How to sample video clips¶
In this example, we’ll learn how to sample video clips from a video. A clip generally denotes a sequence or batch of frames, and is typically passed as input to video models.
First, a bit of boilerplate: we’ll download a video from the web, and define a plotting utility. You can ignore that part and jump right below to Creating a decoder.

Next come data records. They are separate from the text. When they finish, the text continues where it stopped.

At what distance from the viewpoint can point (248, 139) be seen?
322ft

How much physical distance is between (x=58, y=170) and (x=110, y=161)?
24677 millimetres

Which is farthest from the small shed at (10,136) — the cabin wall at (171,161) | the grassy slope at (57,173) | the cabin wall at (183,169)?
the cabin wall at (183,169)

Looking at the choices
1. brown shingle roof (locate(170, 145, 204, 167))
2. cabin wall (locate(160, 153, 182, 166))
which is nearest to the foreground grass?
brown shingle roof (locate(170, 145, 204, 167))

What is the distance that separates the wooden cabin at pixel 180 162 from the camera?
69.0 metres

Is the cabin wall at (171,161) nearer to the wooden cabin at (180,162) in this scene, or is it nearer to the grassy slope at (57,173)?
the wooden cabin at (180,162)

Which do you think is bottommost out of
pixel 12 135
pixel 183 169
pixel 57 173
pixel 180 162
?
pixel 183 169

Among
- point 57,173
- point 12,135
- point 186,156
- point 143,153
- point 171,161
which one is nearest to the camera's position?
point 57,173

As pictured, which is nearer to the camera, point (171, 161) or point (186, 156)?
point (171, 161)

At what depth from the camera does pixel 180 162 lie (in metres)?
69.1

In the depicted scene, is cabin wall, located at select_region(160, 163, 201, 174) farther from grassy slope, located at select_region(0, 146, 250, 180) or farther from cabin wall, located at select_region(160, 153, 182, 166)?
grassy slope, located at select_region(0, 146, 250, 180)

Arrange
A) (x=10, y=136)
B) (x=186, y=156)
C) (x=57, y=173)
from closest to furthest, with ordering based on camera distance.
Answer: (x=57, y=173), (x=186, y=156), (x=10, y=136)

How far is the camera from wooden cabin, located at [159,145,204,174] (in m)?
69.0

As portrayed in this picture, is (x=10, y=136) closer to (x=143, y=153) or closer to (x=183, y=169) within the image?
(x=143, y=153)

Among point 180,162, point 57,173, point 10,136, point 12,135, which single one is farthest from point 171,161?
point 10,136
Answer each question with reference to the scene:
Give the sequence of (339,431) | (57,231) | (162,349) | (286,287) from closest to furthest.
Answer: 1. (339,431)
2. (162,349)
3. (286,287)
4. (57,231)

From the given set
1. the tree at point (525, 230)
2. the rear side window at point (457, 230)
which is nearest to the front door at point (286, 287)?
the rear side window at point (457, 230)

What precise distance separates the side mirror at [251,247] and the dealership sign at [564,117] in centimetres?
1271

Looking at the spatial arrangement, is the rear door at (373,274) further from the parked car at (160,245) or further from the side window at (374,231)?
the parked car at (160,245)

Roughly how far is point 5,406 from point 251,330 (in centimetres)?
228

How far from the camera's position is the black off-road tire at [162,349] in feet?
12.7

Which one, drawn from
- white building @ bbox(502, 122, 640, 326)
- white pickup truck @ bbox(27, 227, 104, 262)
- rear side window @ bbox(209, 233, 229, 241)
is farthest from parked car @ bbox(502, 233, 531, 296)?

from typing import Optional
import torch
import requests
# Video source: https://www.pexels.com/video/dog-eating-854132/
# License: CC0. Author: Coverr.
url = "https://videos.pexels.com/video-files/854132/854132-sd_640_360_25fps.mp4"
response = requests.get(url, headers={"User-Agent": ""})
if response.status_code != 200:
raise RuntimeError(f"Failed to download video. {response.status_code = }.")
raw_video_bytes = response.content
def plot(frames: torch.Tensor, title : Optional[str] = None):
try:
from torchvision.utils import make_grid
from torchvision.transforms.v2.functional import to_pil_image
import matplotlib.pyplot as plt
except ImportError:
print("Cannot plot, please run `pip install torchvision matplotlib`")
return
plt.rcParams["savefig.bbox"] = 'tight'
fig, ax = plt.subplots()
ax.imshow(to_pil_image(make_grid(frames)))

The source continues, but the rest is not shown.